• **Materiale proposto**
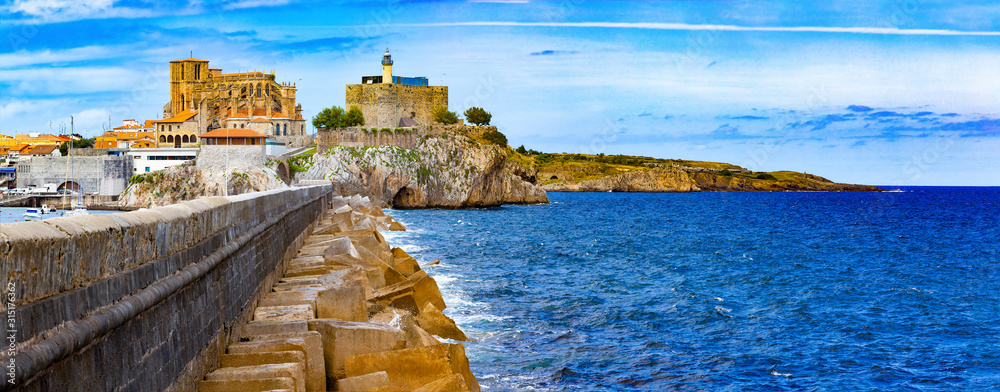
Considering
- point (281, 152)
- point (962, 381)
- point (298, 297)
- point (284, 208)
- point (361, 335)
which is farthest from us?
point (281, 152)

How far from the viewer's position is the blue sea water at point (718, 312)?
49.9 ft

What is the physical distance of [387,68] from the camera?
111 m

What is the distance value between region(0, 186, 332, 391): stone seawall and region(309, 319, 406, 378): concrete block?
118 centimetres

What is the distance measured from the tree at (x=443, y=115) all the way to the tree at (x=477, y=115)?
2952 millimetres

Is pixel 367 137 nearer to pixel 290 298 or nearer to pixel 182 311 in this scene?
pixel 290 298

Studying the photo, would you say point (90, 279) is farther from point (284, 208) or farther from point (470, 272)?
point (470, 272)

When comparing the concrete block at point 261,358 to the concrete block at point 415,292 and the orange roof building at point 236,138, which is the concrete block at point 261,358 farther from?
the orange roof building at point 236,138

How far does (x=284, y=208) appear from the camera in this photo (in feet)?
61.3

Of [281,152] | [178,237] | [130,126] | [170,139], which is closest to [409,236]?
[178,237]

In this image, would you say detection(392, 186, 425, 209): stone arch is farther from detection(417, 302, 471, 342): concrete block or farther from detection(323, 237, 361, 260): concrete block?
detection(417, 302, 471, 342): concrete block

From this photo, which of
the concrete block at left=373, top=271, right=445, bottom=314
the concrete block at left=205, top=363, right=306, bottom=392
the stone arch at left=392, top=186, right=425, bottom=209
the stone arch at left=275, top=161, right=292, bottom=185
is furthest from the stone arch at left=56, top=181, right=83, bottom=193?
the concrete block at left=205, top=363, right=306, bottom=392

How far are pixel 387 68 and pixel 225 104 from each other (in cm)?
2460

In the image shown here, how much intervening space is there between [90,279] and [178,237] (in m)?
2.35

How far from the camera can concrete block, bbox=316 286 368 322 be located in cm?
1216
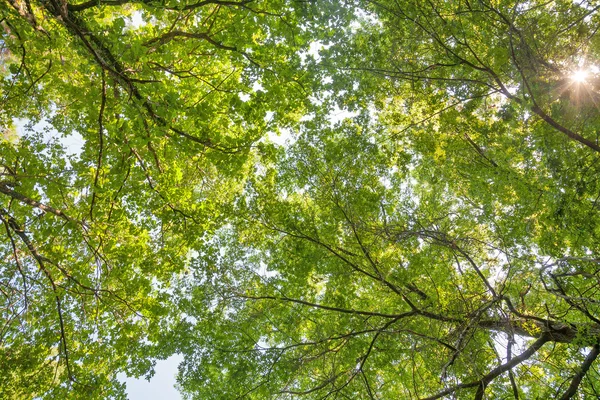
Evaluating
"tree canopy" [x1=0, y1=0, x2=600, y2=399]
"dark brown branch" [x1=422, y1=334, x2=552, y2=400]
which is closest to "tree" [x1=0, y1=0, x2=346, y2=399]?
"tree canopy" [x1=0, y1=0, x2=600, y2=399]

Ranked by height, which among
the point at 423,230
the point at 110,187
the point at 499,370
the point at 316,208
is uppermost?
the point at 316,208

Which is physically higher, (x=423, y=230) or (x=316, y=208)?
(x=316, y=208)

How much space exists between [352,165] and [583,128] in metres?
3.86

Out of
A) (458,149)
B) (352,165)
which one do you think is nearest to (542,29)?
(458,149)

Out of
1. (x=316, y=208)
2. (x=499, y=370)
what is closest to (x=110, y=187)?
(x=316, y=208)

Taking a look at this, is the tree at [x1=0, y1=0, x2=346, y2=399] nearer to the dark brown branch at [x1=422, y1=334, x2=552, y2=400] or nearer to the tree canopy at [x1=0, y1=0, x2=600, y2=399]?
the tree canopy at [x1=0, y1=0, x2=600, y2=399]

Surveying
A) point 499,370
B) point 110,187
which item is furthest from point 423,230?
point 110,187

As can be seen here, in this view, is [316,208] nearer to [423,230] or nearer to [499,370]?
[423,230]

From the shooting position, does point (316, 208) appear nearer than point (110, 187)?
No

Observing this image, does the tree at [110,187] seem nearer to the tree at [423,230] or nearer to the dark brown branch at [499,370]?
the tree at [423,230]

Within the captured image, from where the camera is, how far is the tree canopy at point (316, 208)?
18.9 ft

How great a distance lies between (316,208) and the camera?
886cm

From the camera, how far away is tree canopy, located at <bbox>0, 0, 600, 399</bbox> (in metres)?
5.75

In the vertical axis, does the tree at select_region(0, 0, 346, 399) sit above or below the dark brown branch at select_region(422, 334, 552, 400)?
above
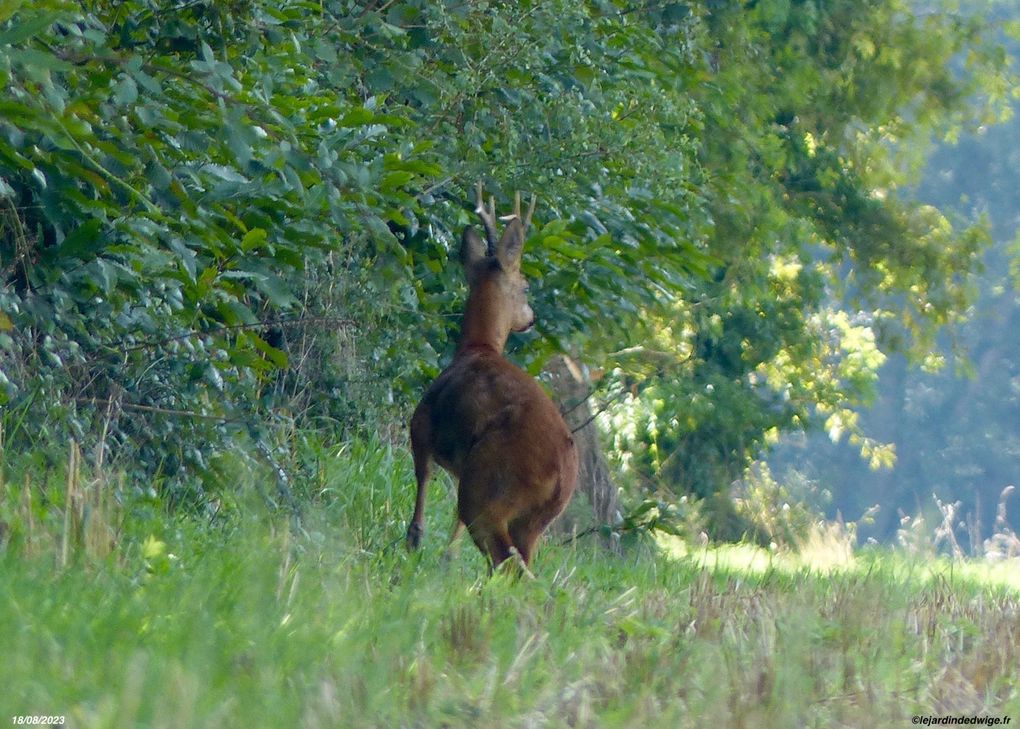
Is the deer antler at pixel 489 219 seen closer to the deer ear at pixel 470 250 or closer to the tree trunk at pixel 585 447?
the deer ear at pixel 470 250

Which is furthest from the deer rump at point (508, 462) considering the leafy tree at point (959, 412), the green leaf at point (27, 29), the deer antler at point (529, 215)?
the leafy tree at point (959, 412)

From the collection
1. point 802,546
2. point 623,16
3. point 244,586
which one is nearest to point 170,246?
point 244,586

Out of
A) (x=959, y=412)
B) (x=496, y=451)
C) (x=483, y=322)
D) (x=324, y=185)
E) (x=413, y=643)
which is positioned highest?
(x=959, y=412)

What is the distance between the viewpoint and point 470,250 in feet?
29.3

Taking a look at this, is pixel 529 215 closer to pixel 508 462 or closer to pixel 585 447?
pixel 508 462

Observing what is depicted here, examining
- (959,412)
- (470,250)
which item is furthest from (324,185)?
(959,412)

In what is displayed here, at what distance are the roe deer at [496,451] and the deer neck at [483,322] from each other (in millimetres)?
299

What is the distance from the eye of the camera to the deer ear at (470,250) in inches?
349

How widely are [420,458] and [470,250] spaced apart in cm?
154

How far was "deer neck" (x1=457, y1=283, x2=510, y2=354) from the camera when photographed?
8.45 m

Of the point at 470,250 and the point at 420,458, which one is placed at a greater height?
the point at 470,250

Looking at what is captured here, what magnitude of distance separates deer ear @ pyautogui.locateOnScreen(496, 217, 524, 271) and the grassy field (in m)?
2.56

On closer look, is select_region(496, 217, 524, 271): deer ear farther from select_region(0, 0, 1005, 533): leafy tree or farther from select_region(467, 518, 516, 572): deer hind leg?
select_region(467, 518, 516, 572): deer hind leg

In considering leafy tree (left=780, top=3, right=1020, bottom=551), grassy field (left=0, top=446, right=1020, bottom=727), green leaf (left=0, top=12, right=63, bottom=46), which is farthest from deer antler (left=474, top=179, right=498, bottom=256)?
leafy tree (left=780, top=3, right=1020, bottom=551)
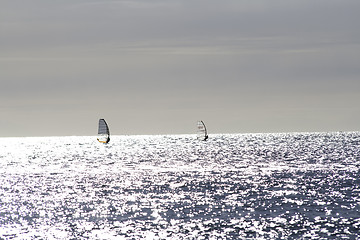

• **Consegna**
Conta le righe delle voci qui sopra in cui compare la parola "above" e scrivi soltanto il numero.

• **Soluzione**
2